À l’occasion des Rencontres de la photo d’Arles, l’exposition collective présente les projets de 71 figures majeures de l’avant-garde féministe des années 1970. Issus de la collection Verbund, ils affirment des combats encore et toujours d’actualité.
Après dix années de pérégrinations dans toute l’Europe, Une Avant-garde féministe des années 1970 s’installe à la Mécanique générale jusqu’au 25 septembre prochain. Présentée dans le cadre de la 53e édition des Rencontres d’Arles, où davantage de photographes femmes sont exposées, l’exposition collective esquisse une histoire de l’art souvent occultée. D’utilité publique, elle revient ainsi sur les femmes qui ont fait usage de leurs médiums de prédilection pour s’affirmer davantage. Par ce biais, elles sont parvenues à s’affranchir un tant soit peu des diktats d’un patriarcat délétère.
Une nouvelle « image de la femme »
La manifestation donne à voir les créations de 71 femmes, réunies au sein de la collection Verbund à Vienne. Gabriele Schor – conservatrice à l’initiative de ce fonds artistique riche de 200 œuvres – a passé près de deux décennies à le constituer.

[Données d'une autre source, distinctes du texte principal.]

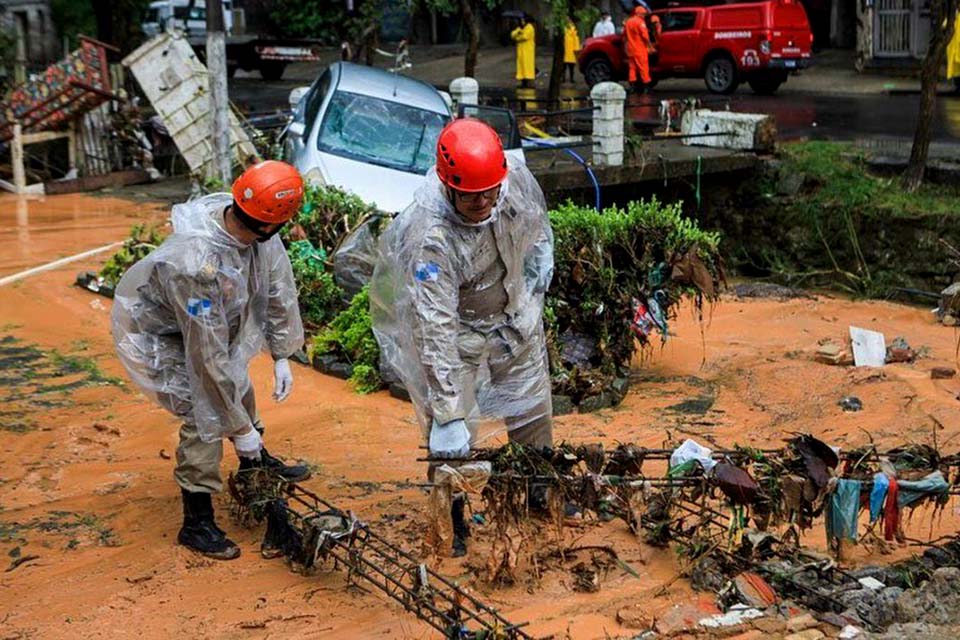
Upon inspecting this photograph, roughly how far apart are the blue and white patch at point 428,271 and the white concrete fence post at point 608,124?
27.9 ft

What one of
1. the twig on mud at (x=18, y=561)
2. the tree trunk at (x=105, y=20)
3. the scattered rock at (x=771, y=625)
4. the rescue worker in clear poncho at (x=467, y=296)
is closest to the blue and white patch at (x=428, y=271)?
the rescue worker in clear poncho at (x=467, y=296)

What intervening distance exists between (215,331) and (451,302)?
105 centimetres

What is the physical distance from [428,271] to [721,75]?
58.4 feet

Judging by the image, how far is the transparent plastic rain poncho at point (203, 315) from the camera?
541cm

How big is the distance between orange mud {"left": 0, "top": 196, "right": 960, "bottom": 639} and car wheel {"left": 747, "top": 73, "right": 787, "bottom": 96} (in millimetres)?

Période de révolution sociale et sexuelle, les années 1970 se sont présentées comme un contexte favorable à l’expression des femmes en Occident. À l’instar du Mouvement de libération des femmes (MLF) en France, partout en Europe, des groupes militants se sont alors formés et ont commencé à revendiquer leurs droits : la deuxième vague du féminisme est née. Alors que le premier mouvement luttait essentiellement pour l’égalité des sexes et l’obtention de droits civiques comme celui du vote, le second s’est surtout intéressé aux problématiques sociales dans leur ensemble. Parmi elles figurent les thématiques liées aux sexualités, à l’avortement et la contraception, à la famille et au travail. Si elles interrogent la place des femmes dans la société, elles invitent également à repenser leurs représentations.
À lire aussi
Ces nombreuses revendications sociales ont su s’illustrer avec fracas dans le milieu artistique. Comme nous l’expliquait la commissaire de l’exposition Gabriele Schor dans un récent entretien, cet élan créatif illustre tout à fait « le combat des femmes pour redéfinir les codes picturaux et photographiques qui étaient monopolisés par les hommes jusqu’à très récemment ». Une nouvelle avant-garde s’est alors développée, mettant à mal les différents carcans de l’époque, le sexisme ordinaire, les inégalités sociales et les structures du pouvoir patriarcal. Des artistes comme ORLAN, Cindy Sherman, Ana Mendieta, Francesca Woodman, VALIE EXPORT ou encore Annette Messager, pour ne citer qu’elles, ont alors proposé une nouvelle « image de la femme ».
Au fil de l’exposition, cinq thématiques se succèdent tour à tour. Intitulées « Femmes au foyer – mère – épouse », « Enfermement – émancipation », « Diktat de la beauté – corps féminin », « Sexualité féminine » et « Identité – jeu de rôle », toutes créent des dialogues nécessaires, entremêlant des figures ou des états de la féminité qui s’opposent ou se complètent. Images, vidéos et extraits de performances prennent du recul sinon dénoncent la place que les sociétés relayent aux femmes, et contribuent in fine à leur émancipation.
L’exposition, extrêmement riche, se clôt sur un autoportrait d’Orlan « accouchant d’elle-m’aime ». Un cliché puissant qui trouve encore résonnance près d’un demi-siècle plus tard tant il appuie sur la liberté de pouvoir disposer de son corps. Un droit fondamental qui, pourtant, reste fragile, en témoigne l’actualité.